Set problem: Set down exactly the lines that run from the line with "Which object, point" to the end of the data, and nothing else.

╭──

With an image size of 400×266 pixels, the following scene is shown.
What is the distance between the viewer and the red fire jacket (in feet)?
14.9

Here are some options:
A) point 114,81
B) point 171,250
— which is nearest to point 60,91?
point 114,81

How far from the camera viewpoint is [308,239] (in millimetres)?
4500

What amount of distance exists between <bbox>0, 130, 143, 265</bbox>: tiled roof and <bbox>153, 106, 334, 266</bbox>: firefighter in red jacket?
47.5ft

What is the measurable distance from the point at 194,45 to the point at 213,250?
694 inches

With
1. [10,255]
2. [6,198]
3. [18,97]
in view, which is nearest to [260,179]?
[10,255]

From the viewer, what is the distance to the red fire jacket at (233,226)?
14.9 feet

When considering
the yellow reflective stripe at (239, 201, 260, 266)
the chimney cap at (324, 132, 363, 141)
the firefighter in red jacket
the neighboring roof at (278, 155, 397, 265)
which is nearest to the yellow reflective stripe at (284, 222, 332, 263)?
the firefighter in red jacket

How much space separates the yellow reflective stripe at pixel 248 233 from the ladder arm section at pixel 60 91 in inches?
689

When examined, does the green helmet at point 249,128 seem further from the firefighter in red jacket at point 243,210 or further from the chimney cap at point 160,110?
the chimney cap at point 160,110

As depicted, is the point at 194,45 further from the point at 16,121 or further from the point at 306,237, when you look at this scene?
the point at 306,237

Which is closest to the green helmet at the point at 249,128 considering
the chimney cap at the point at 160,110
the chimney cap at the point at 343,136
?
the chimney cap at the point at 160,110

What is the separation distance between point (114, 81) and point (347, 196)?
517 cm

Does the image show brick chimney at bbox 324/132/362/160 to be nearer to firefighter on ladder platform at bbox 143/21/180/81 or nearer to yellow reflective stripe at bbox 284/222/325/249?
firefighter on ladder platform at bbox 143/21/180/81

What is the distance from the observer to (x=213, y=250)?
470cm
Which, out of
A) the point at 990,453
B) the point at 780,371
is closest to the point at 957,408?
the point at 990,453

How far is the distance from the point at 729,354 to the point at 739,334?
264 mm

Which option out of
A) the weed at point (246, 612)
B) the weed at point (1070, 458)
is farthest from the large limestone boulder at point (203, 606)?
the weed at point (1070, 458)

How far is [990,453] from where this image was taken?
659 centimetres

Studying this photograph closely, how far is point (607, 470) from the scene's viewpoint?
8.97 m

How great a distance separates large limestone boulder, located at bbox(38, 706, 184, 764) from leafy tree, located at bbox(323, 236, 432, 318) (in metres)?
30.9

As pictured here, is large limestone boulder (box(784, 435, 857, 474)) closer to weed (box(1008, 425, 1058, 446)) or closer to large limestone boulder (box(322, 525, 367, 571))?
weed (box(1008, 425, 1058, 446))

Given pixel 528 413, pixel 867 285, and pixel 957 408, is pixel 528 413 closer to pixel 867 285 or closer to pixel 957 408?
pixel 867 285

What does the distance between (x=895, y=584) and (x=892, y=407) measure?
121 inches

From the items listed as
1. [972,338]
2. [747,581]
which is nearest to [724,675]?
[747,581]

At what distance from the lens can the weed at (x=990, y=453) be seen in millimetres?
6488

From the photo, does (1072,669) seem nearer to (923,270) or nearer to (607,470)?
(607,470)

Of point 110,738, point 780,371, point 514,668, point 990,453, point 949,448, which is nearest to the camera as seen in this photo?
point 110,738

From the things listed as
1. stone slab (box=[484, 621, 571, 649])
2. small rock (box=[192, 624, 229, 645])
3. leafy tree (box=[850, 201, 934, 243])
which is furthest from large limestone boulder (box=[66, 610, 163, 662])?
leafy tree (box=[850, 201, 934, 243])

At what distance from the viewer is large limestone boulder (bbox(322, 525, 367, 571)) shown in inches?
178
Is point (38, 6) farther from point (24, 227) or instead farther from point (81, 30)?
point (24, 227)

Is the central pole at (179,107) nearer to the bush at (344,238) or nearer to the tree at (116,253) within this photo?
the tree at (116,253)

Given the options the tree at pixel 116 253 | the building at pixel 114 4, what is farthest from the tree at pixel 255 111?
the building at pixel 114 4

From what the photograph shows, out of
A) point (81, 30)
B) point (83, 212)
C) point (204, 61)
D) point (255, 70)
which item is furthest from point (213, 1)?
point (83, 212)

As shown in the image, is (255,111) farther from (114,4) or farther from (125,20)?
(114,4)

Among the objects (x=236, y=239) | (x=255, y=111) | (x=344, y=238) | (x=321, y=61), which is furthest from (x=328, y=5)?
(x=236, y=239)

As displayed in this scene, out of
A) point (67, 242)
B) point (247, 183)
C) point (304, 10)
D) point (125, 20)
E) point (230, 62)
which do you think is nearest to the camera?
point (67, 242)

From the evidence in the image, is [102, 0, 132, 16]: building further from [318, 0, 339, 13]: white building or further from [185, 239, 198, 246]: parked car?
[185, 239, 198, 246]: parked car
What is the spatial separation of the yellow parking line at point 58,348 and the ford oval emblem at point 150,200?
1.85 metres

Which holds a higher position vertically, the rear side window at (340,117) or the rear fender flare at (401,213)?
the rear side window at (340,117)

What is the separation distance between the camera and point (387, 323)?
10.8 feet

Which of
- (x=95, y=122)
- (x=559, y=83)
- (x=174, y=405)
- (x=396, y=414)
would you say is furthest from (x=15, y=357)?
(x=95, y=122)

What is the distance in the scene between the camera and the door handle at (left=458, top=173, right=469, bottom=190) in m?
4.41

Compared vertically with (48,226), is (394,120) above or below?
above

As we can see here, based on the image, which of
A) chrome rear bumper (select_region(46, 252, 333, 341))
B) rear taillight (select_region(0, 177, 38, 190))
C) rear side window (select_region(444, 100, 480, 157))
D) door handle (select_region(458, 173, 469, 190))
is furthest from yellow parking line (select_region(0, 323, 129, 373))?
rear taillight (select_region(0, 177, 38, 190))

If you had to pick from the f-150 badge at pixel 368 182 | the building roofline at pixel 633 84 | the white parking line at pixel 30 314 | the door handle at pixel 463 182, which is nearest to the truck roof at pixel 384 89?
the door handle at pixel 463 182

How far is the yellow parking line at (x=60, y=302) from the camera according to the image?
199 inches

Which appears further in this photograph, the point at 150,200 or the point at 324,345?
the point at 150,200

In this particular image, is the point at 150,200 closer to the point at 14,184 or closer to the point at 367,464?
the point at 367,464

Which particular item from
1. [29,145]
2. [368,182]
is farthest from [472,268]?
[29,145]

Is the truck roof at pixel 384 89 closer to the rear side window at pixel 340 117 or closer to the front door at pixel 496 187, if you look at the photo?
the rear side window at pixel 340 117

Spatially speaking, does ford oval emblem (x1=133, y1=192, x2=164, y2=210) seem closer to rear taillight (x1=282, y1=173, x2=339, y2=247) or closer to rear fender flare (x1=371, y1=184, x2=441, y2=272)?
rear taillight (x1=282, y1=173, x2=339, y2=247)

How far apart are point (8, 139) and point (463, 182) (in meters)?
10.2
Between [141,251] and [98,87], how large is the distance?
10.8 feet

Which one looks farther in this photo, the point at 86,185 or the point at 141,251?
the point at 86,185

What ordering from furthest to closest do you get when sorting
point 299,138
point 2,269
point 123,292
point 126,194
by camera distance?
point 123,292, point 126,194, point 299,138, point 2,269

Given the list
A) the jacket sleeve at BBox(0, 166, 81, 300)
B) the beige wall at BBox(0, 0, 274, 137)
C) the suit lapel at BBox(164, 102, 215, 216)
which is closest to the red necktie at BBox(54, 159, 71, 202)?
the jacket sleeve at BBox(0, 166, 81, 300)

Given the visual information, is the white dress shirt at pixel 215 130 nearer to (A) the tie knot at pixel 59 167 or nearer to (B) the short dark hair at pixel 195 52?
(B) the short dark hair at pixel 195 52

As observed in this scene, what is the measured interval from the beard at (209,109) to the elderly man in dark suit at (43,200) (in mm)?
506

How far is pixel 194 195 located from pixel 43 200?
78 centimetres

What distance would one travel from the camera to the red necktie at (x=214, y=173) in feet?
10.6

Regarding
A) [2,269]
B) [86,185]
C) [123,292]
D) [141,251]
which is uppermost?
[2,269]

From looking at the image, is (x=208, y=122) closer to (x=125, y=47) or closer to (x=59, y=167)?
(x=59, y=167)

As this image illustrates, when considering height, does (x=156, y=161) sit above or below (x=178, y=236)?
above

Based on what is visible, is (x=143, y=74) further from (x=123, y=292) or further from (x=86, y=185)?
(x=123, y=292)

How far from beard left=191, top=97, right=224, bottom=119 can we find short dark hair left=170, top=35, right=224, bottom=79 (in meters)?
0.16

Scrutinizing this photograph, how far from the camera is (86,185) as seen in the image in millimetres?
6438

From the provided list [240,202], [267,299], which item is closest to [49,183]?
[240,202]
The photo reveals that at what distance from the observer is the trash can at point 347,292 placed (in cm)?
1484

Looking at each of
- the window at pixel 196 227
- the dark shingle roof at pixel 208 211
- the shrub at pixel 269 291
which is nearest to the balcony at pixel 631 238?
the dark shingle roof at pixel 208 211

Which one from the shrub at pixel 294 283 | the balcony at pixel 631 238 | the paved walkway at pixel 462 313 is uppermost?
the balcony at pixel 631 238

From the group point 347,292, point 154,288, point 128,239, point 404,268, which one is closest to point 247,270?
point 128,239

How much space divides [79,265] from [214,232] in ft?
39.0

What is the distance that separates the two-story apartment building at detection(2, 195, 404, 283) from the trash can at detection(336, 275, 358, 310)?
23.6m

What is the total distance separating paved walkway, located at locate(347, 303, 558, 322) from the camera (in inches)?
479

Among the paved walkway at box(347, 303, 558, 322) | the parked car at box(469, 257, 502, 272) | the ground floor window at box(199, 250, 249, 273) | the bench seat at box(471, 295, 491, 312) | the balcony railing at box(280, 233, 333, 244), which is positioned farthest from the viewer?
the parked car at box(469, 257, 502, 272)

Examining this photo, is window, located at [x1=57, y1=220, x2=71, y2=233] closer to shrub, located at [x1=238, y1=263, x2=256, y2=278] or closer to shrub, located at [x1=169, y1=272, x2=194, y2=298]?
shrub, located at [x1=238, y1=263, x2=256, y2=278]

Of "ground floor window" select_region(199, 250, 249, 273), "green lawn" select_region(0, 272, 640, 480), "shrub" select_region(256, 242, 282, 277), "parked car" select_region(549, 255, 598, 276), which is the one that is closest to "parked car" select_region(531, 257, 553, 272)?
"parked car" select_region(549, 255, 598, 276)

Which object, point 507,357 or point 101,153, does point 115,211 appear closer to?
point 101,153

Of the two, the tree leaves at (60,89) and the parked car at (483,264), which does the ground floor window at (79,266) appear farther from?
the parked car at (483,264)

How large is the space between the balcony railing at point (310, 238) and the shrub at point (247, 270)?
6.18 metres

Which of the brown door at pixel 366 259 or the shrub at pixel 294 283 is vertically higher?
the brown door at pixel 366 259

╰──

Output for this task:
Which object, point 507,357 or point 101,153, does point 115,211 appear closer to?
point 101,153

Of the two, the tree leaves at (60,89) and the parked car at (483,264), which does the ground floor window at (79,266) appear farther from?
the parked car at (483,264)

How large is the space between the balcony railing at point (310, 238) and the shrub at point (247, 270)?
6.18 metres

Which of the brown door at pixel 366 259 or the shrub at pixel 294 283 is vertically higher?
the brown door at pixel 366 259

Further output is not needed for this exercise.